___ Task inputs ___
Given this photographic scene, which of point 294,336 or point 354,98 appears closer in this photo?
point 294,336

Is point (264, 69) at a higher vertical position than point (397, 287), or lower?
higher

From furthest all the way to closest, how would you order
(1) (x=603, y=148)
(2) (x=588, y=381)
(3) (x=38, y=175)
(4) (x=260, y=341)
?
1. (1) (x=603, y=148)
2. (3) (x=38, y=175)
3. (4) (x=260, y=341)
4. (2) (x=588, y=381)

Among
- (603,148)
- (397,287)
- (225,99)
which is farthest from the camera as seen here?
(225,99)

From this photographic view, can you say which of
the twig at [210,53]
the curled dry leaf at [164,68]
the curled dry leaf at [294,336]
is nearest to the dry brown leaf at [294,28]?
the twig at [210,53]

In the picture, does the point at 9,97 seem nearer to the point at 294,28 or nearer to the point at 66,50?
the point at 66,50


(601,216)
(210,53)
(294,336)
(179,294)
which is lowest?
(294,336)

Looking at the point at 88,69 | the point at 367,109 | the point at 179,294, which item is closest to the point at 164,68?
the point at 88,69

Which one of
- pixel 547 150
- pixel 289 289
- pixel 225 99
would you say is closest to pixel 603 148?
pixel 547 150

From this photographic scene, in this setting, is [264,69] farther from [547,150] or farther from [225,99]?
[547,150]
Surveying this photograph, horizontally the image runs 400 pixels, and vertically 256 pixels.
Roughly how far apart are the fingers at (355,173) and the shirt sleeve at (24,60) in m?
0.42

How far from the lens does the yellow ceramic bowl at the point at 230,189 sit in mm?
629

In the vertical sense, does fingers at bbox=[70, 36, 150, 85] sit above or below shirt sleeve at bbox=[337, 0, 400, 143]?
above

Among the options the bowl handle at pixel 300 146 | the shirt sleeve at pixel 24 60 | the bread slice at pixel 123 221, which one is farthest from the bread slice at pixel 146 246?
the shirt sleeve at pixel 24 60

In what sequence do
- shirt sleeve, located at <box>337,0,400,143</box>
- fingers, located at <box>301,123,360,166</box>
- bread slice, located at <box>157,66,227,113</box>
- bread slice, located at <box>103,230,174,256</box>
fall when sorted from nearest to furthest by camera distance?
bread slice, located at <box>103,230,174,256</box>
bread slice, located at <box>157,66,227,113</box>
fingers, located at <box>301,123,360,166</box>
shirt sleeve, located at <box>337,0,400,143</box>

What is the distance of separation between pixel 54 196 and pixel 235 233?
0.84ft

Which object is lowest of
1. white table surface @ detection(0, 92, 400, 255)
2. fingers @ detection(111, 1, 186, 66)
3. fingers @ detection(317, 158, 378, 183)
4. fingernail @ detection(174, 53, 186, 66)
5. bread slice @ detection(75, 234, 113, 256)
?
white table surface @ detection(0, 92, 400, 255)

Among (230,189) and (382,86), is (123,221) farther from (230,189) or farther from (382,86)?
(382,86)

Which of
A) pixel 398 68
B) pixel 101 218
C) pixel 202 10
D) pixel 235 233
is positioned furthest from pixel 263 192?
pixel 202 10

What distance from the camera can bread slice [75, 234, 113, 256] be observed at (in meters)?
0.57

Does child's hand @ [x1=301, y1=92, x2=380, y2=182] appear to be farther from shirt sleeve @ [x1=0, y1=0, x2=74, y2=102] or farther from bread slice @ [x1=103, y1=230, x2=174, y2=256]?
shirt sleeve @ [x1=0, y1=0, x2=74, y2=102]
___
Objective: Convert the items into a Markdown table with the columns "Row" and "Line", beginning at the line that contains "Does child's hand" and continuing through the last line of the items, with blank lines left out.

Output below:
| Row | Line |
|---|---|
| 1 | Does child's hand @ [x1=301, y1=92, x2=380, y2=182] appear to be farther from shirt sleeve @ [x1=0, y1=0, x2=74, y2=102] or farther from bread slice @ [x1=103, y1=230, x2=174, y2=256]? |
| 2 | shirt sleeve @ [x1=0, y1=0, x2=74, y2=102] |